Don't act like we're stupid. sarcasm has been around for a looooong time, and it's been in panama for a while, Henry's seen it, I'm sure. we all know the direction in which those comments were pointed. As to opinions, they're the backbone of a great forum, and if you don't like it, why are you here? go to the "forum you moderate" and post there if you can't take and unfavorable response. Henry was civil in his post, you started with the snarky responses. and now you're getting butt hurt at the backlash. you come on asking for favors, and someone makes a suggestion you don't like, say thanks and ignore it if you don't like it. don't start a faceless battle. you're gonna sour people on your name, whatever it is. as to the name, i think that; in an industry that is primarily younger people (whose $$$ comes from mommy n daddy) i think the name would turn off mom and dad. just my opinion. but, it's from a guy named Pop Shot, so take it for what it is. best wishes in your venture


----------



## slingshot_sniper (Feb 20, 2011)

And this thread like many like it will grind and grind on until it turns to dust,sometimes its best just to let things lay instead of carrying on something that has two sides,both of which have rights and wrongs depending how you read into it.Adding more friction will only help it to grind to a halt,just my


----------



## Henry the Hermit (Jun 2, 2010)

I'm asking everyone to take a deep breath and cool it. This is hardly something to get excited over. It will all work itself out and surely isn't something worth damaging friendships over. Please, let's all drop it.


----------



## Forking Good Catapults (Jan 2, 2012)

Excuse me ??
Wow some really insecure people in here..
I had heard this place had a bad rep , I can see why now.. Unbelievable , Really , You guys need to grow up ... Ill quite happily remove myself from this forum like many others have for obvious reasons..

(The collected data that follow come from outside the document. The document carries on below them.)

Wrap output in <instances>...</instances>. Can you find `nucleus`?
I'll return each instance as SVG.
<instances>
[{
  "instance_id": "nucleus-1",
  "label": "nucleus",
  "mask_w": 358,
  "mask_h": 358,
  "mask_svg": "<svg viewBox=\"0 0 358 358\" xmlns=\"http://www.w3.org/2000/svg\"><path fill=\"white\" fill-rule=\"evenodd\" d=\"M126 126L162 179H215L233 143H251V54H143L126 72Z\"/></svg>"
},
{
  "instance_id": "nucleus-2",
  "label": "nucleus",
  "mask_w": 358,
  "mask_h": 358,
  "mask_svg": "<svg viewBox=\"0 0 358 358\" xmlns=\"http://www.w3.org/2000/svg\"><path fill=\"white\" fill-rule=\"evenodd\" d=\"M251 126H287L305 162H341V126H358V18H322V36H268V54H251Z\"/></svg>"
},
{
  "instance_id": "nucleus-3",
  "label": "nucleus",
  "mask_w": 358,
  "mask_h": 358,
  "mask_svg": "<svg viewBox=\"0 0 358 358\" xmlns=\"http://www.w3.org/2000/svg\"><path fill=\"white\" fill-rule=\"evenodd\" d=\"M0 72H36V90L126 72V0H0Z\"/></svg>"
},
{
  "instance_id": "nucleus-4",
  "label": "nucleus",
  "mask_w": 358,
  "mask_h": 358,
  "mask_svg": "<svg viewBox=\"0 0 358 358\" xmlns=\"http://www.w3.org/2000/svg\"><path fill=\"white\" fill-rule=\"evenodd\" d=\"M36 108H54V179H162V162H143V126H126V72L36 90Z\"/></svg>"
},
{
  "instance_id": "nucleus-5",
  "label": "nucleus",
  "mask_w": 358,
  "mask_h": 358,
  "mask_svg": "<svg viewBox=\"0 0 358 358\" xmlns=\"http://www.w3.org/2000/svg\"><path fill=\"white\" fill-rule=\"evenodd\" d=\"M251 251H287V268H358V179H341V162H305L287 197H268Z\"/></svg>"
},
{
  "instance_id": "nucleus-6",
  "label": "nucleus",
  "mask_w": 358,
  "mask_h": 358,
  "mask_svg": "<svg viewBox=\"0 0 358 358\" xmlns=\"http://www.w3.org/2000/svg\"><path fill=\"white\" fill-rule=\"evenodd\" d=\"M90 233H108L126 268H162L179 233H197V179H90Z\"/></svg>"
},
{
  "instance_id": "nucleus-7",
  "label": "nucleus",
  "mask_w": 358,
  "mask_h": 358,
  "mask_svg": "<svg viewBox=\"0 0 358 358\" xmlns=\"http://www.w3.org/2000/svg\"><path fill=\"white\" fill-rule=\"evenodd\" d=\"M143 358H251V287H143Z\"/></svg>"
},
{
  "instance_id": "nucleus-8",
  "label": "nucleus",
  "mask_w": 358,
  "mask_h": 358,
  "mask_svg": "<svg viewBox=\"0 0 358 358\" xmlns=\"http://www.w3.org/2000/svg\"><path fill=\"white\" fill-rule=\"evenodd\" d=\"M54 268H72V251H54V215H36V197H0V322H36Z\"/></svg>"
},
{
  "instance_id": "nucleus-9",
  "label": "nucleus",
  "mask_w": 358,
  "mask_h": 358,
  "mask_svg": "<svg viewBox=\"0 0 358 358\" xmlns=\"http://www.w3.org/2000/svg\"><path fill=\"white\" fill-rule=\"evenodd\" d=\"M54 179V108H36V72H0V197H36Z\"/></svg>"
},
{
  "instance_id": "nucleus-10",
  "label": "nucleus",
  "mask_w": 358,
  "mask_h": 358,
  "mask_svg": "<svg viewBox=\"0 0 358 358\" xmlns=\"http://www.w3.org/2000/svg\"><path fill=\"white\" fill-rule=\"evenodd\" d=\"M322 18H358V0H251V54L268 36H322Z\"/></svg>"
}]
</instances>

Would a mod please remove my account ... Thank you ..
Thanks for your time ..

P.s if its sarcasm or an attack on Henry your looking for , Imagine how far Richard Branson would have got if Henry was the marketing manager for him with a name like Virgin huh







There you go , See the difference


----------



## pop shot (Sep 29, 2011)

Virgin is not a suggestive (or offensive) term. Bye!

we'll miss your (not you're) excessive use of emoticons. maybe you could trade some in for a few apostrophes.


----------



## philly (Jun 13, 2010)

Actually, I think the name is quite clever, doesn't offend me at all. I've seen and heard worse in my 70 years. Nice looking product Paul.
Philly


----------



## Forking Good Catapults (Jan 2, 2012)

pop shot said:


> Actually, I think the name is quite clever, doesn't offend me at all. I've seen and heard worse in my 70 years. Nice looking product Paul.
> Philly


Thank you very much Philly sir


----------



## Bob Fionda (Apr 6, 2011)

...to be or not to be...this is the problem!
Words should be thought and well used, they are like a sword.
Someone said: "There is nothing outside a man which, by going into him, can defile him, but the things are which come out of him that contaminate".
That's very interesting.


----------